_Supplied text_.

★ ★ ★ ★ ★ ★ ★

Peoples’ lives are changing and our communities are safer through a restorative approach to justice in Orange County.
Could we help protect these programs?
We all want to feel safe, whether we’re in our homes with our families, in our communities, or on our streets. Safety is the foundation to keep our families thriving and our communities at peace.
This November, voters in California have a choice to make about the best ways to keep our communities safe.
A decade ago, we, the voters in California, passed a law to redirect funding from prisons to instead invest in more effective safety measures like drug and mental health treatment and funding for homelessness prevention and housing. (Proposition 47)
In Orange County, programs like Project Kinship and Conexiones were started in collaboration with the Board of Supervisors and School Districts across Orange County to help lives impacted by incarceration, gangs and violence, at-risk youth, and young adults.
The holistic support provided includes counseling, a process of healing, mental health, legal consultation, family support, wellness, housing, and job training. Project Kinship works with the school districts of Santa Ana, Garden Grove, Brea, Cerritos, Newport Beach, and Costa Mesa.
Learn more about how lives in Orange County were transformed by programs like Project Kinship by viewing the Project Kinship video story on its website.

★ ★ ★ ★ ★ ★ ★

_Dataset records_.
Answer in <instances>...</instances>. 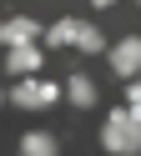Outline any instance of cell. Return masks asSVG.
<instances>
[{
	"label": "cell",
	"instance_id": "obj_1",
	"mask_svg": "<svg viewBox=\"0 0 141 156\" xmlns=\"http://www.w3.org/2000/svg\"><path fill=\"white\" fill-rule=\"evenodd\" d=\"M101 146L116 151V156H136V151H141V106L111 111L106 126H101Z\"/></svg>",
	"mask_w": 141,
	"mask_h": 156
},
{
	"label": "cell",
	"instance_id": "obj_2",
	"mask_svg": "<svg viewBox=\"0 0 141 156\" xmlns=\"http://www.w3.org/2000/svg\"><path fill=\"white\" fill-rule=\"evenodd\" d=\"M50 45H76V51H91V55H96L106 41H101V30H96V25L70 20V15H66L60 25H50Z\"/></svg>",
	"mask_w": 141,
	"mask_h": 156
},
{
	"label": "cell",
	"instance_id": "obj_3",
	"mask_svg": "<svg viewBox=\"0 0 141 156\" xmlns=\"http://www.w3.org/2000/svg\"><path fill=\"white\" fill-rule=\"evenodd\" d=\"M60 86H45V81H25V86H10V106H20V111H45V106H56Z\"/></svg>",
	"mask_w": 141,
	"mask_h": 156
},
{
	"label": "cell",
	"instance_id": "obj_4",
	"mask_svg": "<svg viewBox=\"0 0 141 156\" xmlns=\"http://www.w3.org/2000/svg\"><path fill=\"white\" fill-rule=\"evenodd\" d=\"M111 66H116V76H141V35H126V41L111 51Z\"/></svg>",
	"mask_w": 141,
	"mask_h": 156
},
{
	"label": "cell",
	"instance_id": "obj_5",
	"mask_svg": "<svg viewBox=\"0 0 141 156\" xmlns=\"http://www.w3.org/2000/svg\"><path fill=\"white\" fill-rule=\"evenodd\" d=\"M5 66H10V76H30L40 66V51L30 41H20V45H10V55H5Z\"/></svg>",
	"mask_w": 141,
	"mask_h": 156
},
{
	"label": "cell",
	"instance_id": "obj_6",
	"mask_svg": "<svg viewBox=\"0 0 141 156\" xmlns=\"http://www.w3.org/2000/svg\"><path fill=\"white\" fill-rule=\"evenodd\" d=\"M35 35H40V25L30 20V15H15V20H5V25H0V41H5V45H20V41H35Z\"/></svg>",
	"mask_w": 141,
	"mask_h": 156
},
{
	"label": "cell",
	"instance_id": "obj_7",
	"mask_svg": "<svg viewBox=\"0 0 141 156\" xmlns=\"http://www.w3.org/2000/svg\"><path fill=\"white\" fill-rule=\"evenodd\" d=\"M20 151H25V156H56V136H45V131H30L25 141H20Z\"/></svg>",
	"mask_w": 141,
	"mask_h": 156
},
{
	"label": "cell",
	"instance_id": "obj_8",
	"mask_svg": "<svg viewBox=\"0 0 141 156\" xmlns=\"http://www.w3.org/2000/svg\"><path fill=\"white\" fill-rule=\"evenodd\" d=\"M66 96H70L76 106H91V101H96V86H91L86 76H70V81H66Z\"/></svg>",
	"mask_w": 141,
	"mask_h": 156
},
{
	"label": "cell",
	"instance_id": "obj_9",
	"mask_svg": "<svg viewBox=\"0 0 141 156\" xmlns=\"http://www.w3.org/2000/svg\"><path fill=\"white\" fill-rule=\"evenodd\" d=\"M126 91H131V106H141V81H131Z\"/></svg>",
	"mask_w": 141,
	"mask_h": 156
},
{
	"label": "cell",
	"instance_id": "obj_10",
	"mask_svg": "<svg viewBox=\"0 0 141 156\" xmlns=\"http://www.w3.org/2000/svg\"><path fill=\"white\" fill-rule=\"evenodd\" d=\"M96 5H116V0H96Z\"/></svg>",
	"mask_w": 141,
	"mask_h": 156
},
{
	"label": "cell",
	"instance_id": "obj_11",
	"mask_svg": "<svg viewBox=\"0 0 141 156\" xmlns=\"http://www.w3.org/2000/svg\"><path fill=\"white\" fill-rule=\"evenodd\" d=\"M136 5H141V0H136Z\"/></svg>",
	"mask_w": 141,
	"mask_h": 156
}]
</instances>
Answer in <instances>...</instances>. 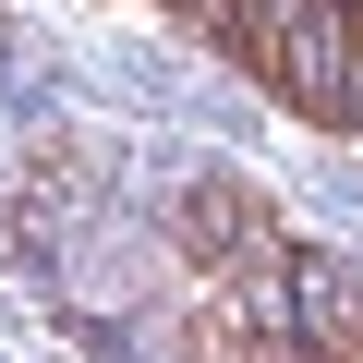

★ ★ ★ ★ ★ ★ ★

_The tasks_.
A) According to the text on restorative justice in Orange County, which school districts does Project Kinship work with?
B) Quote the text on restorative justice in Orange County between "We all want" and "and young adults.", inclusive.
C) Continue the text on restorative justice in Orange County, starting after its final sentence.

_Answer list_.
A) Santa Ana, Garden Grove, Brea, Cerritos, Newport Beach, and Costa Mesa.

B)
We all want to feel safe, whether we’re in our homes with our families, in our communities, or on our streets. Safety is the foundation to keep our families thriving and our communities at peace.
This November, voters in California have a choice to make about the best ways to keep our communities safe.
A decade ago, we, the voters in California, passed a law to redirect funding from prisons to instead invest in more effective safety measures like drug and mental health treatment and funding for homelessness prevention and housing. (Proposition 47)
In Orange County, programs like Project Kinship and Conexiones were started in collaboration with the Board of Supervisors and School Districts across Orange County to help lives impacted by incarceration, gangs and violence, at-risk youth, and young adults.

C)
Studies have shown that these programs change peoples’ lives, prevent drug addiction and falling into cycles of crime and ensure everyone in our communities stay safe.
Billy Taing and his family fled violence in Cambodia when he was three years old, coming to the United States as refugees. Then, like so many immigrant youths, he joined a gang where he thought he found belonging and acceptance. A terrible decision led to a life sentence in prison, an order for deportation, and separation from his family until the age of 43.
As his life purpose came into focus, his spiritual training deepened, and his desire to serve grew – Billy successfully petitioned and received a full and unconditional pardon, a set aside of the deportation order, and an acceptance into a union-wage electrician apprenticeship program. He now works as the co-director of the nonprofit organization API RISE, supporting currently and formerly incarcerated Asian Pacific Islander American community members.
Stories like Billy’s are like many others in our communities.
Despite the success of these restorative justice programs, this year we are being asked to vote on Proposition 36. Prop. 36 will re-classify petty crimes like shoplifting and drug possession as felonies, and increase prison time for people convicted of such crimes.
Because more money would be used towards keeping people in prisons, Prop. 36 would take away $100 million a year from rehabilitation and crime prevention programs, including more than $15 million from programs in Orange County.
Prop. 36 isn’t the answer. We must reject “tough on crime” culture war and failed policies of the past that keep prison beds full, our communities in fear, and none of us any safer.
Instead, our communities need real, proven solutions like investing in good schools, affordable housing, and treatment for mental health and drug addiction.
We can prevent crime before it happens by ensuring our local government invests not in sending more people to prison, but in getting guns off our streets, ensuring good jobs for all, and youth programs that open doors of opportunity for our next generation.
Vote No on Proposition 36.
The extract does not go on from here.